::: PROVIDED RECORDS :::

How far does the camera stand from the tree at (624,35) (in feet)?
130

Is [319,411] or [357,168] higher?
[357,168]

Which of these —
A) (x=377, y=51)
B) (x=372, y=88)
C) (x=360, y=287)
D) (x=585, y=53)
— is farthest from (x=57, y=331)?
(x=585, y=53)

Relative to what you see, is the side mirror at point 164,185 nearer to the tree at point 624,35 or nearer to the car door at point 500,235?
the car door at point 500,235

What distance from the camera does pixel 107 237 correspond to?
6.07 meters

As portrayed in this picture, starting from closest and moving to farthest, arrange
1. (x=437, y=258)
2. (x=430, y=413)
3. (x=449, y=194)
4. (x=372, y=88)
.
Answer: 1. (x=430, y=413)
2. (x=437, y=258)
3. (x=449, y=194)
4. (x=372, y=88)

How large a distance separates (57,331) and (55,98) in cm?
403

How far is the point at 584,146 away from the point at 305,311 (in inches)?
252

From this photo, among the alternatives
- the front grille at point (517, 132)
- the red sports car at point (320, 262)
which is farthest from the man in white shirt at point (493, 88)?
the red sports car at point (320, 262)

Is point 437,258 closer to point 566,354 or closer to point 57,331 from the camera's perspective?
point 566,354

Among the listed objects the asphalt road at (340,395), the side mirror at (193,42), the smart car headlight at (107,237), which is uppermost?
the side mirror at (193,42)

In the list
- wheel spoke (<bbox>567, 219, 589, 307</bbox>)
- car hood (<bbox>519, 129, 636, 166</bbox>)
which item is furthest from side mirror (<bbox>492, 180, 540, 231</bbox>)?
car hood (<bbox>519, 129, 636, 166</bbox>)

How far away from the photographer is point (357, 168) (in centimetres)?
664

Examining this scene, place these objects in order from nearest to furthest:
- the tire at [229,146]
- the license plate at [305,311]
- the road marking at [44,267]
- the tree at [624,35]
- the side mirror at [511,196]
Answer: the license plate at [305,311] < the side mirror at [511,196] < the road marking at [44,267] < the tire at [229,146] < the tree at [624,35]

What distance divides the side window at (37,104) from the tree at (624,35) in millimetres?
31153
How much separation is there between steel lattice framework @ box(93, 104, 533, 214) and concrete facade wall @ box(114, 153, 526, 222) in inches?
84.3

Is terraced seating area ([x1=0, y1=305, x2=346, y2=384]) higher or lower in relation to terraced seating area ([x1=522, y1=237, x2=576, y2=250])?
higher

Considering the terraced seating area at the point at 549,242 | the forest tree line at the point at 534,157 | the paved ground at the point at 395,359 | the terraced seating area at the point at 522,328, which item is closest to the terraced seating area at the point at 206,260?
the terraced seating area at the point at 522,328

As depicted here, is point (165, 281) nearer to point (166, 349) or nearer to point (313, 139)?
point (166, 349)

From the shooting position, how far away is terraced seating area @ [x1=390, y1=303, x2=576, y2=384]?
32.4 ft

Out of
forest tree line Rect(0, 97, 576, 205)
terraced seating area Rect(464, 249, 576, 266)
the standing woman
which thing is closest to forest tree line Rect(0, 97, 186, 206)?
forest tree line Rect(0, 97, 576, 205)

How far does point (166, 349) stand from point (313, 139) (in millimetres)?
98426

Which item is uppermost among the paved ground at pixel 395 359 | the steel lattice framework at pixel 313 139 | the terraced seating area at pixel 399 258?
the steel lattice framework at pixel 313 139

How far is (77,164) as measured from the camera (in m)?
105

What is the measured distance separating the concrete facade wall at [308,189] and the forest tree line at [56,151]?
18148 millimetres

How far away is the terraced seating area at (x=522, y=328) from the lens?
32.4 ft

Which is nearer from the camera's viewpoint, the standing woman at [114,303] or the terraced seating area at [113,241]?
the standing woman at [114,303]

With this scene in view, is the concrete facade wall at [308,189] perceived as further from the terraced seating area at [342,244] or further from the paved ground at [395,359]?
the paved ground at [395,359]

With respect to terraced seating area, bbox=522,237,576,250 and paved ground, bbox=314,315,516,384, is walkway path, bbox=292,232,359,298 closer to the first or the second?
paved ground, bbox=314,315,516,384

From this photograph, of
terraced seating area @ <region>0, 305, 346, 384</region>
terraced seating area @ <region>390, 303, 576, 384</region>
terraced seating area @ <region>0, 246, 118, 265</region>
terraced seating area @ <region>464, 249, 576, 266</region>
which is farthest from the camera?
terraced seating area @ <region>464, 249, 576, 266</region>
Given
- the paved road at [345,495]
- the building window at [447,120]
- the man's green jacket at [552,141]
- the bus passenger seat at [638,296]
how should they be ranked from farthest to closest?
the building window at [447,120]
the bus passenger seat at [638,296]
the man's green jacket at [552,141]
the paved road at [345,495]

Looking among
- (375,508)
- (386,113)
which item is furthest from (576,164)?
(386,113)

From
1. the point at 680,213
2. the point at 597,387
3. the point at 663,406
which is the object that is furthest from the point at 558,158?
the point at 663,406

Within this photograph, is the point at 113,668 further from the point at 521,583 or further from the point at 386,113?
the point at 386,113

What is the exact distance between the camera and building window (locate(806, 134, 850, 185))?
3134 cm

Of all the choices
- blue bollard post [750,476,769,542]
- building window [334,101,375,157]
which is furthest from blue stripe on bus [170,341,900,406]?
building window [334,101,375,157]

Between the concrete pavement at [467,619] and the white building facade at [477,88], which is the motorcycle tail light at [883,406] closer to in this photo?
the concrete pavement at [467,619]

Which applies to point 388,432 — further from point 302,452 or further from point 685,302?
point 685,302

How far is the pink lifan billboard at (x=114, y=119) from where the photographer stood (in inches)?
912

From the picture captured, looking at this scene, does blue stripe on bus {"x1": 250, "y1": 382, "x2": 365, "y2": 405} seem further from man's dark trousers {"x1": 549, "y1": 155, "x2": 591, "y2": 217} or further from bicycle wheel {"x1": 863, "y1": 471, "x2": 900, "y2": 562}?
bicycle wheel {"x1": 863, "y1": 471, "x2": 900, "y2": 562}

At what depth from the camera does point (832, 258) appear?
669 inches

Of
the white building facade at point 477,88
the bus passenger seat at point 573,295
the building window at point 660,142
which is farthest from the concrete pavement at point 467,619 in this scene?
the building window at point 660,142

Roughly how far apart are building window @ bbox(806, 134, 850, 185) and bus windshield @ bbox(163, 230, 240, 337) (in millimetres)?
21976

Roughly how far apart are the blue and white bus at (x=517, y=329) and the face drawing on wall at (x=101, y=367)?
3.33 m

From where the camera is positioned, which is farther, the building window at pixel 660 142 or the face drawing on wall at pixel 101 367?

:::

## TASK DESCRIPTION
Copy the data from the line with "At what depth" through the end of the data, switching "pavement" to "sidewalk" and keeping everything else as it is. Give only those lines.

## SOLUTION TO THIS PROBLEM
At what depth from the camera does point (832, 258) appear?
669 inches

Of
the white building facade at point 477,88
the bus passenger seat at point 573,295
the building window at point 660,142
which is farthest from the concrete sidewalk at point 467,619 in this scene?
the building window at point 660,142

Roughly how far apart are building window @ bbox(806, 134, 850, 185) and bus windshield @ bbox(163, 230, 240, 337) (in millimetres)?
21976

Roughly how far apart are the blue and white bus at (x=517, y=329) and the face drawing on wall at (x=101, y=367)?
3.33 m

From where the camera is positioned, which is farther, the building window at pixel 660 142 or the face drawing on wall at pixel 101 367?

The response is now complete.